Recent Activities in the ComSoc Northeastern USA Region 1

By Ali Abedi - Chair of Maine Chapter and Region 6 Representative on the North America Region Board and Ronald O. Brown - Vice-Chair of Maine Chapter

The Northeastern USA Region 1 consists of the following chapters: Binghamton, Mohawk Valley, North Jersey, Boston, New Hampshire, Princeton Central Jersey, Buffalo, New Jersey Coast, Rochester, Connecticut, New Jersey Coast (Joint), Syracuse, Long Island, New York, Worcester County, and Maine.

The IEEE Maine Communications Society Chapter, in collaboration with several other chapters on the east coast (Rochester, Boston, North Jersey, Princeton Central Jersey, Jersey Coast, Columbus, Atlanta, and Palm Beach) organized a Distinguished Lecture Tour for Dr. Tarik Taleb on the East Coast.

Dr. Tarik Taleb is currently a professor at the School of Engineering, Aalto University, Finland. He has been working as senior researcher and 3GPP Standards Expert at NEC Europe Ltd, Heidelberg, Germany. His talk, titled “Towards 5G: Carrier-Grade Programmable Virtual Mobile Networks,” was delivered on 19 March 2015 at the University of Maine. The talk highlighted the challenges that current and future mobile systems do and will face. He then showcased how programmable virtual mobile networks can be used as an efficient solution to revolutionize the congestion management concept and deal with the ever-growing volume of mobile traffic. His talk was well received by students, faculty, and industry professionals in attendance. Dr. Taleb’s talk was unique in that it provided the audience with a multi-faceted perspective from the academic, industry, and standards points of view. The talk was followed by a tour of NASA’s Inflatable Lunar Habitat (see photo below left), which is at the University of Maine’s Wireless Sensing laboratory, and includes a 124-node wireless network of passive and active sensors.

On 24 April the Maine Chapter hosted Sebastian Ventrone, IBM Senior Technical Staff Member and IBM Life Time Master Inventor, to speak about the Art of Design through the Use of Innovation and the Harvesting of Patents. His talk was directed at students to complement their classroom training with this unique professional development opportunity. The student chapter was also involved in organizing this talk, and because of the high level of interest from students, they are planning to repeat this event in the Fall.
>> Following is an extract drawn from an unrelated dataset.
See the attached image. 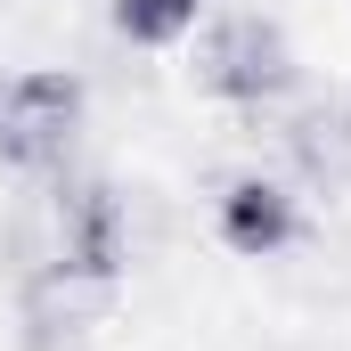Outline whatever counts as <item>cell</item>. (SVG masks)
Masks as SVG:
<instances>
[{"label":"cell","mask_w":351,"mask_h":351,"mask_svg":"<svg viewBox=\"0 0 351 351\" xmlns=\"http://www.w3.org/2000/svg\"><path fill=\"white\" fill-rule=\"evenodd\" d=\"M188 74H196L204 98H221V106H278V98H294V82H302L294 41L278 33V16H262V8L213 16L204 41H196V58H188Z\"/></svg>","instance_id":"cell-1"},{"label":"cell","mask_w":351,"mask_h":351,"mask_svg":"<svg viewBox=\"0 0 351 351\" xmlns=\"http://www.w3.org/2000/svg\"><path fill=\"white\" fill-rule=\"evenodd\" d=\"M82 139V74L66 66H25L0 82V164L16 172H66Z\"/></svg>","instance_id":"cell-2"},{"label":"cell","mask_w":351,"mask_h":351,"mask_svg":"<svg viewBox=\"0 0 351 351\" xmlns=\"http://www.w3.org/2000/svg\"><path fill=\"white\" fill-rule=\"evenodd\" d=\"M33 229H41V262H82V269H106V278H123V262H131V204L98 172H66L41 196Z\"/></svg>","instance_id":"cell-3"},{"label":"cell","mask_w":351,"mask_h":351,"mask_svg":"<svg viewBox=\"0 0 351 351\" xmlns=\"http://www.w3.org/2000/svg\"><path fill=\"white\" fill-rule=\"evenodd\" d=\"M123 278L106 269H82V262H33L16 278V327H25V351H74L114 311Z\"/></svg>","instance_id":"cell-4"},{"label":"cell","mask_w":351,"mask_h":351,"mask_svg":"<svg viewBox=\"0 0 351 351\" xmlns=\"http://www.w3.org/2000/svg\"><path fill=\"white\" fill-rule=\"evenodd\" d=\"M213 237L229 254H245V262H269V254H286L302 237V204H294V188L278 172H237L213 196Z\"/></svg>","instance_id":"cell-5"},{"label":"cell","mask_w":351,"mask_h":351,"mask_svg":"<svg viewBox=\"0 0 351 351\" xmlns=\"http://www.w3.org/2000/svg\"><path fill=\"white\" fill-rule=\"evenodd\" d=\"M286 164L311 196H343L351 188V98H302L286 114Z\"/></svg>","instance_id":"cell-6"},{"label":"cell","mask_w":351,"mask_h":351,"mask_svg":"<svg viewBox=\"0 0 351 351\" xmlns=\"http://www.w3.org/2000/svg\"><path fill=\"white\" fill-rule=\"evenodd\" d=\"M196 16H204V0H114V33L139 41V49H172V41H188Z\"/></svg>","instance_id":"cell-7"}]
</instances>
Another interesting event hosted by the Maine chapter in collaboration with the Boston and New Hampshire chapters was a DLT talk on 1 May by Dr. Hamid Jaafarkhani on the topic “Distributed Beamforming in Wireless Relay-Interference Networks”, which was paired with a second talk on “Decoding of Binary Codes in the Presence of Channel Mismatch: Correction of the LLRs”, delivered by Dr. Leszek Szczecinski. Hamid Jafarkhani is a Chancellor’s Professor in the Department of Electrical Engineering & Computer Science at the University of California, Irvine, where he is also the Director of the Center for Pervasive Communications & Computing and the Conexant-Broadcom Endowed Chair. Hamid Jafarkhani is one of the top 10 most-cited researchers in the field of “computer science” in the period 1997–2007. Leszek Szczecinski is an associate professor at INRS-EMT, University of Quebec, Canada, and adjunct professor at in the Electrical and Computer Engineering Department at McGill University. These two talks attracted both a technical and general audience to the event, making the long trips to the talk venue worthwhile.

Because of the large geographic dispersion of members in the Maine section, some attendees had to travel three hours each way to attend these talks. The attendance in these events ranged from 30 to 60 attendees, which is comparable to the membership count in this chapter.

About the authors: Dr. Ali Abedi is the Region-1 representative on the COMSOC North American Region Board and Chair of the IEEE Maine COMSOC Chapter. Dr. Ronald O. Brown is an independent consultant and Vice Chair of the IEEE Maine COMSOC Chapter.